→ **REQUIRED WORK**
A. In the passage on critical thinking, rewrite the text from "Critical thinking is" to "or break them.", changing "bosses" to "managers".
B. List every organization that the passage on critical thinking mentions by name.

→ **SUPPLIED TEXT**
***

Critical thinking is a critical skill for young workers these days.
What that means, though—and how to measure it—is less clear. Employers complain that colleges are not producing graduates who can solve problems and connect the dots on complex issues, but bosses stumble when pressed to describe exactly what skills make critical thinkers. That leaves job seekers wondering what employers really want and, once on the job, unsure of whether they’re supposed to follow the rules or break them.
Mentions of critical thinking in job postings have doubled since 2009, according to an analysis by career-search site Indeed.com. The site, which combs job ads from several sources, found last week that more than 21,000 health-care and 6,700 management postings contained some reference to the skill.
“It’s one of those words—like diversity was, like big data is—where everyone talks about it but there are 50 different ways to define it,” says Dan Black, Americas director of recruiting at the accounting firm and consultancy EY.
Brittany Holloway, a music-business major who graduated last spring from New York University, says critical thinking appeared in so many postings during her job search that it, along with traits like “detail-oriented” and “organized,” was nearly meaningless. Only in interviews could she tell what a company meant when it sought those traits.

***

(Short web captions)
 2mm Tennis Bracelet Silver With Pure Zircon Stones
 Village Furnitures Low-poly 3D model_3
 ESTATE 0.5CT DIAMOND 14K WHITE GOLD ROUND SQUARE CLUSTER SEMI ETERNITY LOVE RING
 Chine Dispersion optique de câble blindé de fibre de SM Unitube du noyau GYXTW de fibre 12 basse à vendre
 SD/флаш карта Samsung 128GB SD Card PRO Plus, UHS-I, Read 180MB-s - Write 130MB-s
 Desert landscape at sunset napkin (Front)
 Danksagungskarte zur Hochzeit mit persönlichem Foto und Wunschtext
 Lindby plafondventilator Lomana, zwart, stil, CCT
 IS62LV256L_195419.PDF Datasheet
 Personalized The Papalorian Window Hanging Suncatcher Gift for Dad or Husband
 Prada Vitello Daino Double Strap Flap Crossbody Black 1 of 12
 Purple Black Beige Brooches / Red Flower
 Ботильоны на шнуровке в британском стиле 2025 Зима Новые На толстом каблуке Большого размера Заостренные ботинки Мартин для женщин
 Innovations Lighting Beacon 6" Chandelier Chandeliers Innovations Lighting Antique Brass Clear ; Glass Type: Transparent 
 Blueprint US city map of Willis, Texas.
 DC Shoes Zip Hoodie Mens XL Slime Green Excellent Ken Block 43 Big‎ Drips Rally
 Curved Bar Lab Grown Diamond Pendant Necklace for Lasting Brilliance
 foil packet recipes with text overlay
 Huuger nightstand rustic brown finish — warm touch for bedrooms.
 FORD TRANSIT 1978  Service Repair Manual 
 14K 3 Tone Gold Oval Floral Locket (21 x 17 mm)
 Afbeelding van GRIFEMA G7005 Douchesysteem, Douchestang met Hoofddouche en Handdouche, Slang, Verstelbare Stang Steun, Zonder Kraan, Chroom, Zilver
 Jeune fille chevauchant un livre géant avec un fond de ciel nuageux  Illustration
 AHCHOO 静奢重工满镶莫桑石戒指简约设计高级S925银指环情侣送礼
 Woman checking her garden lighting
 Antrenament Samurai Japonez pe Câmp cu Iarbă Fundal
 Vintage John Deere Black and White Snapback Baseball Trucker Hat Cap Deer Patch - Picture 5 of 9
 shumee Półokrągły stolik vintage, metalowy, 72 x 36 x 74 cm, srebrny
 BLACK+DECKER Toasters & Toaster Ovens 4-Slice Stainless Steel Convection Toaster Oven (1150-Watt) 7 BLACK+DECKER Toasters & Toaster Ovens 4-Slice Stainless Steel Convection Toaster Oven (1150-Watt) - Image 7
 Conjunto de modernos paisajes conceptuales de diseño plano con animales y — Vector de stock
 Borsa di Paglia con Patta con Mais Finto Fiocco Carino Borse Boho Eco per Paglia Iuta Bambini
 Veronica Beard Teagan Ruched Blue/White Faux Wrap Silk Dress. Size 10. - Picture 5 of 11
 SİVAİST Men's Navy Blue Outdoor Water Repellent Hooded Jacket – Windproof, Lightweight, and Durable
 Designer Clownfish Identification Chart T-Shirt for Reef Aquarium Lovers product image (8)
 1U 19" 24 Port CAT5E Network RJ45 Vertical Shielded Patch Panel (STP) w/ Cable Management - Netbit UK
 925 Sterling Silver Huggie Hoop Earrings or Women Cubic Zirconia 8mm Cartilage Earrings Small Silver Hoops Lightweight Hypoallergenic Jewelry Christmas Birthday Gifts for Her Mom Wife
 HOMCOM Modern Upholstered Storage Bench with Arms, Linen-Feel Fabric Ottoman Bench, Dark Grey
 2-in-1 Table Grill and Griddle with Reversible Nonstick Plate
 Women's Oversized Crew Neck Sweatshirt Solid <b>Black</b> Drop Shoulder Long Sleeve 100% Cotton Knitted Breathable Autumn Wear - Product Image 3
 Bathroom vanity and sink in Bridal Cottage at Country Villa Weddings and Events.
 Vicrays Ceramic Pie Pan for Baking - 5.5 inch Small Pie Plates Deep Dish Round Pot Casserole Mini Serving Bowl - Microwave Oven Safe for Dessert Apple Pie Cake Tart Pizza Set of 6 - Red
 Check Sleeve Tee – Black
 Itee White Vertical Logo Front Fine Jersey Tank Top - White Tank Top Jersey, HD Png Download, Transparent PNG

***

→ **RESPONSES BY ITEM NUMBER**
A.
Critical thinking is a critical skill for young workers these days.
What that means, though—and how to measure it—is less clear. Employers complain that colleges are not producing graduates who can solve problems and connect the dots on complex issues, but managers stumble when pressed to describe exactly what skills make critical thinkers. That leaves job seekers wondering what employers really want and, once on the job, unsure of whether they’re supposed to follow the rules or break them.

B. Indeed.com, EY, New York University